Amwins: Soldiers of catastrophe insurance
“We’re known for being good at wholesale and for accessing a huge array of markets for our clients,” said Cody, who spoke to Insurance Business Australia in Sydney.
Nat cats: wiping out rate rise gains
However, he said, even though globally rates for catastrophe insurance are increasing, the regular succession of natural catastrophes in recent years is “wiping that premium base out.”
“I think the straw that broke the camel’s back was the reinsurance market for those syndicates and carriers who finally said, ‘Enough is enough!’” Cody said. “What we’re watching now is a global property, specifically hardening market.”
He said for the first time in his 25-year career there are placements that are very hard to complete and a lack of capacity.
“In the past, you could put together four, five or six hundred million US dollars of catastrophe cover in place for some of these really large property portfolios,” he said. “That’s now proving harder to place.”
The added challenge, said Cody, is that in previous years a hardening London market could lead to some of that business getting picked up by local markets. Today, he said, local markets are in a similar position to London.

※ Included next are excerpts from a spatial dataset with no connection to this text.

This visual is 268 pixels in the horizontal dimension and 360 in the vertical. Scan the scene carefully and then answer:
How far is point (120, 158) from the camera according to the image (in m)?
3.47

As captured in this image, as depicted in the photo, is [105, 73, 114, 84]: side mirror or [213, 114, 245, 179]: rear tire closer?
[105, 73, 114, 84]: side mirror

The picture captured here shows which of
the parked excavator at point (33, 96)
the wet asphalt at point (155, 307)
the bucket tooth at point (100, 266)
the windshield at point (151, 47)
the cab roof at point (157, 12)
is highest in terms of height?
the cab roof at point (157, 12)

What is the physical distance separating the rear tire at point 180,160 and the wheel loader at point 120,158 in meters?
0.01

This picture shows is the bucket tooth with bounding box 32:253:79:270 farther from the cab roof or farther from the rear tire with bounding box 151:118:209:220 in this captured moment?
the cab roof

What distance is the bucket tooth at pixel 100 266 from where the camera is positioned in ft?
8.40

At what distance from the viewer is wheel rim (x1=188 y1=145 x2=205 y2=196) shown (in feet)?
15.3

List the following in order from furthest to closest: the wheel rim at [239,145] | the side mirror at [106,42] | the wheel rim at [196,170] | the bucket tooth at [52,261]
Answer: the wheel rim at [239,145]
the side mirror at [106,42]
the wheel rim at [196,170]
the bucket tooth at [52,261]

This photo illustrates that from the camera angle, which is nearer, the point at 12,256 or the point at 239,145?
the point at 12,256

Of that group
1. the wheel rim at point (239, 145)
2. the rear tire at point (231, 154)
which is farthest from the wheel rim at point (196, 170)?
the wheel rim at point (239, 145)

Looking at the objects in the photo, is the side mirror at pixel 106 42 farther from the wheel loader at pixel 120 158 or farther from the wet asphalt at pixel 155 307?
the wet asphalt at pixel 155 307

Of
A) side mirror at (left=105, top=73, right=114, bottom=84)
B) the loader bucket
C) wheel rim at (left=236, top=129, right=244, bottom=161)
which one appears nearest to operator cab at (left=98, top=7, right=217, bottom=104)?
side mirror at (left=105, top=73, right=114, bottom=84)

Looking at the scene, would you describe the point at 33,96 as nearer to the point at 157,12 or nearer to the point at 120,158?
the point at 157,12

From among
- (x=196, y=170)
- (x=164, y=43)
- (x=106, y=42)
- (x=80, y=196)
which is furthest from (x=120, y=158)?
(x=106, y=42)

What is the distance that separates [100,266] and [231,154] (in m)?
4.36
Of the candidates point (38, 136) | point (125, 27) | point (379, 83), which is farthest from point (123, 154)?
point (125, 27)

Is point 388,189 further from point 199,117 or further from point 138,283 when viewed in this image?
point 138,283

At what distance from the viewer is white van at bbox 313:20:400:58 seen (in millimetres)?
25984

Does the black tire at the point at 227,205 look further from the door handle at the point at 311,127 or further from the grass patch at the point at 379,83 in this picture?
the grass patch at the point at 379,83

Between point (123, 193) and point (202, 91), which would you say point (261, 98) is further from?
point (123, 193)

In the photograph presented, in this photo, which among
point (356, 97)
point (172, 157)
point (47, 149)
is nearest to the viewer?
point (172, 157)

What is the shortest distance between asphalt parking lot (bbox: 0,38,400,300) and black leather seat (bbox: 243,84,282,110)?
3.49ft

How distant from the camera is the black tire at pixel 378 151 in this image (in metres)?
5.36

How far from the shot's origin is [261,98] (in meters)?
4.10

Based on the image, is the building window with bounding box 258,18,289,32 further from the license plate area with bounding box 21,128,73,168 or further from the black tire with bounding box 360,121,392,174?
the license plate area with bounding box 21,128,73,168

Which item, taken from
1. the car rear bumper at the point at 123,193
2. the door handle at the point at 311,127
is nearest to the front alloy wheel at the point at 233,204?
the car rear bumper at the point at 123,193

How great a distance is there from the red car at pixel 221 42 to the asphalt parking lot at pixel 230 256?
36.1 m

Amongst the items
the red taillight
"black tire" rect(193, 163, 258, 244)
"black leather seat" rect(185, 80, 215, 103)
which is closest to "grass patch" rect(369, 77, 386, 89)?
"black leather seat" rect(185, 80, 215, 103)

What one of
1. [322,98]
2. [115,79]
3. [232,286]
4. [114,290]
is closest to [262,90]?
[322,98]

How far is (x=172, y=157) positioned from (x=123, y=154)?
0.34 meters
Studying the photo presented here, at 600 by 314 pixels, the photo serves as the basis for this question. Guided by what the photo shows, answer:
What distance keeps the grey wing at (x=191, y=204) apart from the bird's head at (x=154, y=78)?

“So it’s going to be a longer, sustained hard market, specifically in the property catastrophe space and that has a knock on effect into other classes,” Cody said. He mentioned the collapse of Silicon Valley Bank (SVB) and Credit Suisse and said that will have flow-on impacts, for example, in the directors and officers (D&O) market.
A soldier’s approach to insurance broking
IB asked how the hard insurance market Cody described, added to global economic challenges, impacts his work. How does he get around these difficulties?
“It’s a fascinating question and a very good one,” he said. “Like a soldier that trains all of their life for battle, I think good brokers will always find a way of being innovative again, restructuring and relayering programs, calling in favours.”
Now, more than ever, said Cody, he’s finding that insurance really is a relationship business.
“For years, you’d tell your clients that they’re doing the right thing by coming to London, meeting the syndicates and meeting markets and that those relationships mean something,” he said. “Now we’re going to be really putting that to the test, this is that moment.”
Relationships that give access to decision-makers
He said his team’s access to decision-makers helps overcome challenging market conditions for clients.
“The reality is that the boys and girls that I used to roll up my sleeves with and go into the Lloyd’s building and trade with have now become the active underwriters of syndicates and companies,” Cody said. “So I think it’s the ability for myself and my team to access the decision makers and trade through it.”
However, he expects the market to continue being tough “for a little while.”
“I can’t see at the moment that you’re going to get a huge influx of investment income coming in because with interest rates where they are, some people would say it’s better to put the money in the bank and get 3% or 4% versus gambling it on insurance,” Cody said.
He said Amwins has to counter that view.
“We’ve got to counter that and say, ‘Actually, we’ve got a good model, we know what we’re doing and we can make that work.’”
IB asked the Amwins managing director if there is a nagging worry in the back of his mind that the current, catastrophe-impacted hard market is the new normal rather than a cycle?
“I think it is going to be a cycle,” he said. “Depending on where the market conditions get to, investment income will come back.”
He didn’t expect that to happen before 2024. “But at some point it [investment] will look over the wall and say, ‘Actually, those returns look good, the rate environment is good,’” Cody said.
What’s needed, he said, is “a couple of good years under our belt.”
“Every time we think we’re going to have a good year, we have a catastrophic event that wipes that out,” Cody said. However, he said the fact that the Lloyd’s market recently posted a profit, despite the impacts of Hurricane Ian in the US, was “a good sign.”
“That means that over the last four or five years, they’ve got the rate environment up to the point where they can sustain a big, global catastrophic event and still make a small profit,” he said. “But as I keep telling my clients, one swallow doesn’t make a summer.”
Cody said Lloyd’s one good year out of the last six means they still need to prove “to their management” that they can do the job.
“We have to continue trading through that,” he said.